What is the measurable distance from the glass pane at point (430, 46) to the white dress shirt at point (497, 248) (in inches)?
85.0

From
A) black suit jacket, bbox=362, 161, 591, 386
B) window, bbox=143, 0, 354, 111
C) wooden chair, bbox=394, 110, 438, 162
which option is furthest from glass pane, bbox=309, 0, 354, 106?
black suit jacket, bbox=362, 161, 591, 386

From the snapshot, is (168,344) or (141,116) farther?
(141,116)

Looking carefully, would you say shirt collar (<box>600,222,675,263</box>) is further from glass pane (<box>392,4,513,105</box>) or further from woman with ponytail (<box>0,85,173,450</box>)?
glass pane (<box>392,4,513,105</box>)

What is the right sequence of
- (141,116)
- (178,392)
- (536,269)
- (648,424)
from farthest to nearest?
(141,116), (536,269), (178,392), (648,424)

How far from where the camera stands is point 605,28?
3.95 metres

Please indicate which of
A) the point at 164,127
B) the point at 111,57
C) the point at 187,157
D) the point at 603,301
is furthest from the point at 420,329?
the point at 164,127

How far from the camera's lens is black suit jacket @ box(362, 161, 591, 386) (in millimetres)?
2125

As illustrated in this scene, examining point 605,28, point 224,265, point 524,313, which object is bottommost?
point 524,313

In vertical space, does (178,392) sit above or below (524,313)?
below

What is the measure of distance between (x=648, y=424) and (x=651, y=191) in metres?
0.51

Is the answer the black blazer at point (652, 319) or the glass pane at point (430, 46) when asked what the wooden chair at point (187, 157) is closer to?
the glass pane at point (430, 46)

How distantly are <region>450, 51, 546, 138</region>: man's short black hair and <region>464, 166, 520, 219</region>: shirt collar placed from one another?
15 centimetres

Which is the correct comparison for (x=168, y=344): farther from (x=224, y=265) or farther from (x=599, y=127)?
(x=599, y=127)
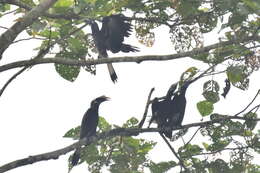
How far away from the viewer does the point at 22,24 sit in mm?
4809

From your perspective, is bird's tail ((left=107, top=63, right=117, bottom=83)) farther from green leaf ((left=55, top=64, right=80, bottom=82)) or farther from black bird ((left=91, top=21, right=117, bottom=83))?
green leaf ((left=55, top=64, right=80, bottom=82))

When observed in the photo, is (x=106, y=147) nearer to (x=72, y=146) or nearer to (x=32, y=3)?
(x=72, y=146)

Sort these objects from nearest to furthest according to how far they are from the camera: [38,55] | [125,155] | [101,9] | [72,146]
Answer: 1. [101,9]
2. [38,55]
3. [72,146]
4. [125,155]

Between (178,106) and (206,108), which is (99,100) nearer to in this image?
(178,106)

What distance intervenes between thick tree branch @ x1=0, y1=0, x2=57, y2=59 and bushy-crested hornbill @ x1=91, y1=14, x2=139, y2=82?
229cm

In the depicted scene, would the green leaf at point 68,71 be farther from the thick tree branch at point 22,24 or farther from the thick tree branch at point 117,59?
the thick tree branch at point 22,24

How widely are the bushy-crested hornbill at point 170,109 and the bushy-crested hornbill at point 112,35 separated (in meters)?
0.94

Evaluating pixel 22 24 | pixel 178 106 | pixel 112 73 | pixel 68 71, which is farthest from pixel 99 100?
pixel 22 24

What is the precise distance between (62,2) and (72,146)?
1629mm

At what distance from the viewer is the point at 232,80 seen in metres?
5.77

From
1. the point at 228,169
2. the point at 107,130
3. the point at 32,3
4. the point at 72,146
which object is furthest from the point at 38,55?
the point at 228,169

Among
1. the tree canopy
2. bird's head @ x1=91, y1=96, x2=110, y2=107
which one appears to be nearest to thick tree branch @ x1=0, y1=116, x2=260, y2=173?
the tree canopy

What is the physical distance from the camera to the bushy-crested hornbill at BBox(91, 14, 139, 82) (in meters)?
7.47

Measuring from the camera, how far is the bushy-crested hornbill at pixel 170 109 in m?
7.50
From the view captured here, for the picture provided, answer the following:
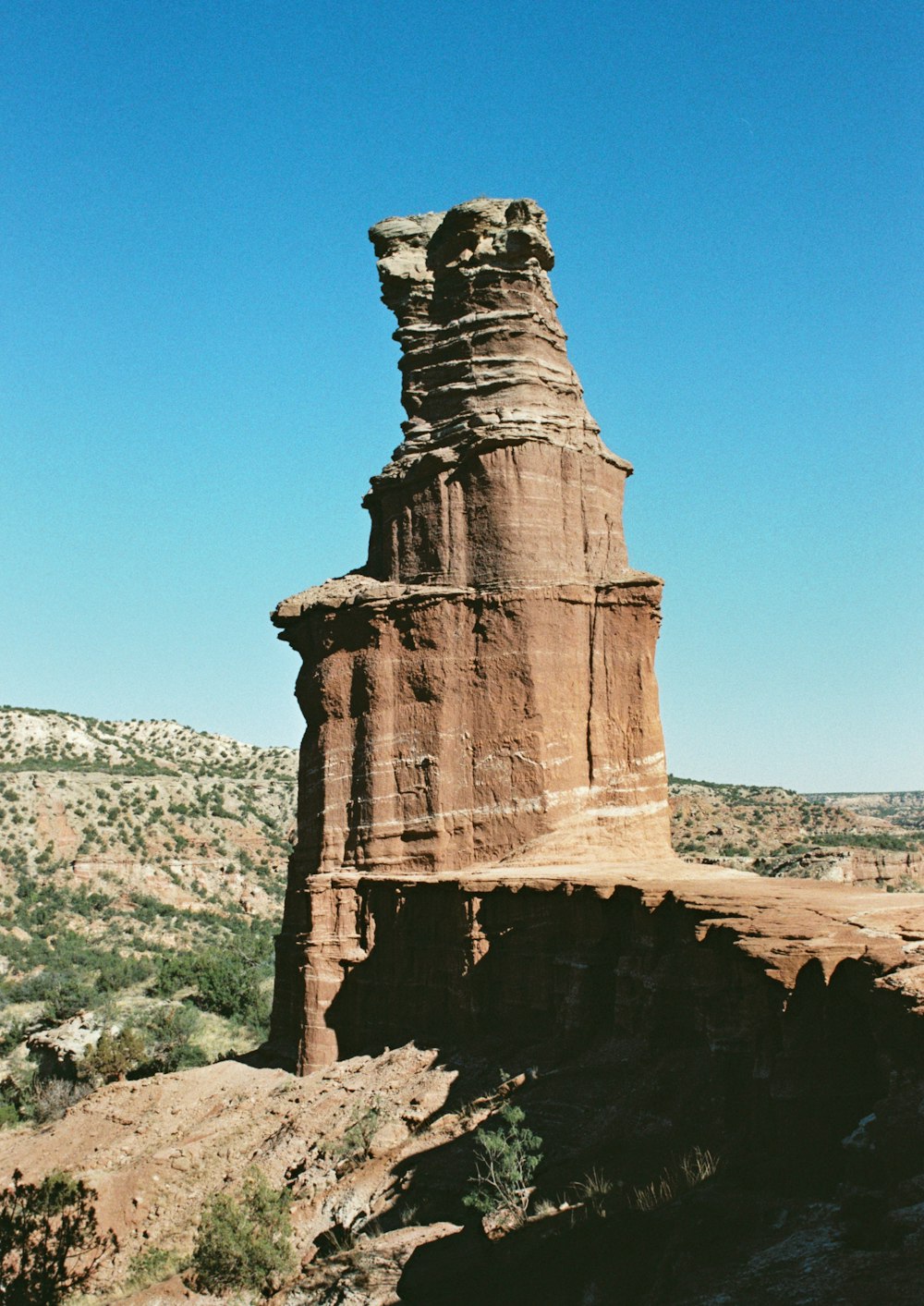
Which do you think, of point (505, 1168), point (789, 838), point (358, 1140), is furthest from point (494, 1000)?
point (789, 838)

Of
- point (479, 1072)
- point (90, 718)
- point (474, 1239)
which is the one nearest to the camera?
point (474, 1239)

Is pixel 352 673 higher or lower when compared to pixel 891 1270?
higher

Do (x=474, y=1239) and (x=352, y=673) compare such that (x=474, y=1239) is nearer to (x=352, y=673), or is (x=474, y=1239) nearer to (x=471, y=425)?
(x=352, y=673)

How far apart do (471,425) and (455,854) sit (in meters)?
10.5

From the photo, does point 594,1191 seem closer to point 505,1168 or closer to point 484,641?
point 505,1168

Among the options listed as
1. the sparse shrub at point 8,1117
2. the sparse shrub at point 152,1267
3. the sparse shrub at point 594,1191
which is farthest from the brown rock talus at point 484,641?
the sparse shrub at point 8,1117

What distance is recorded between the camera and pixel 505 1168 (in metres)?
16.9

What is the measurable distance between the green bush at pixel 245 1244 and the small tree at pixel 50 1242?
8.17 ft

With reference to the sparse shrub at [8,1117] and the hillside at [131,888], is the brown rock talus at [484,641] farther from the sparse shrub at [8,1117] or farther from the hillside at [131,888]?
the hillside at [131,888]

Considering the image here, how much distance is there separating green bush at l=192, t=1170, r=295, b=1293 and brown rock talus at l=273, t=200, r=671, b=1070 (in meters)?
8.17

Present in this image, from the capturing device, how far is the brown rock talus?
27453 mm

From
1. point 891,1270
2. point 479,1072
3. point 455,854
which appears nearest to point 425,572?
point 455,854

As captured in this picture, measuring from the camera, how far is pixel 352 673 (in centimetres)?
2905

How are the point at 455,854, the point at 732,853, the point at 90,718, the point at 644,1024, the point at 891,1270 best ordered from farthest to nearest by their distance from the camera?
the point at 90,718 → the point at 732,853 → the point at 455,854 → the point at 644,1024 → the point at 891,1270
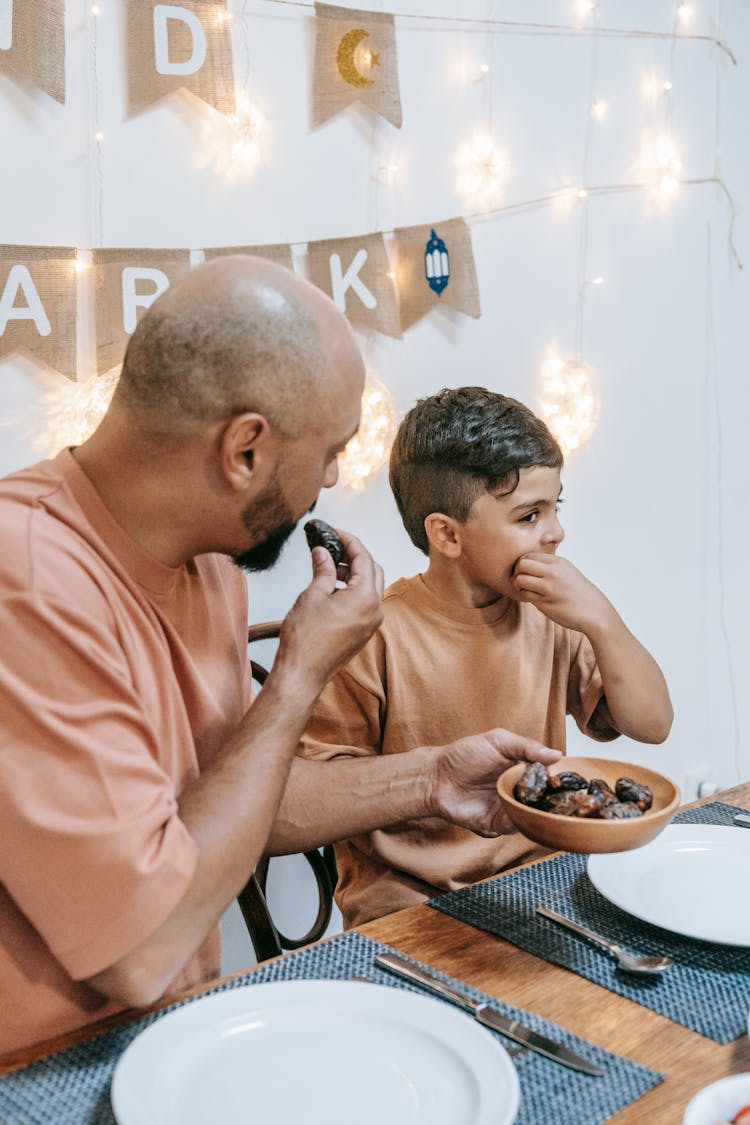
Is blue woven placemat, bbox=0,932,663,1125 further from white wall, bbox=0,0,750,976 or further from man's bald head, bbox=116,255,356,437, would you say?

- [REQUEST]: Repeat the lines from the one containing "With reference to" through the end of the records, including both ends, with the pictures left out.

- [EXERCISE ANSWER]:
With reference to the sparse shrub at [8,1117] and the hillside at [131,888], is the brown rock talus at [484,641] farther from the sparse shrub at [8,1117] or farther from the hillside at [131,888]?
the hillside at [131,888]

Considering the image here, how much distance is there separating green bush at l=192, t=1170, r=295, b=1293 and brown rock talus at l=273, t=200, r=671, b=1070 (in meters)?
8.17

Present in this image, from the capturing device, how far is the brown rock talus?
27453 mm

From
1. point 891,1270
2. point 479,1072
3. point 455,854
which appears nearest to point 425,572?
point 455,854

As captured in this picture, measuring from the camera, how far is pixel 352 673 (in centimetres)?
2905

How are the point at 455,854, the point at 732,853, the point at 90,718, the point at 644,1024, the point at 891,1270 best ordered from farthest to nearest by their distance from the camera?
the point at 90,718 → the point at 732,853 → the point at 455,854 → the point at 644,1024 → the point at 891,1270
Is blue woven placemat, bbox=0,932,663,1125 further from white wall, bbox=0,0,750,976 or further from man's bald head, bbox=116,255,356,437, would you say?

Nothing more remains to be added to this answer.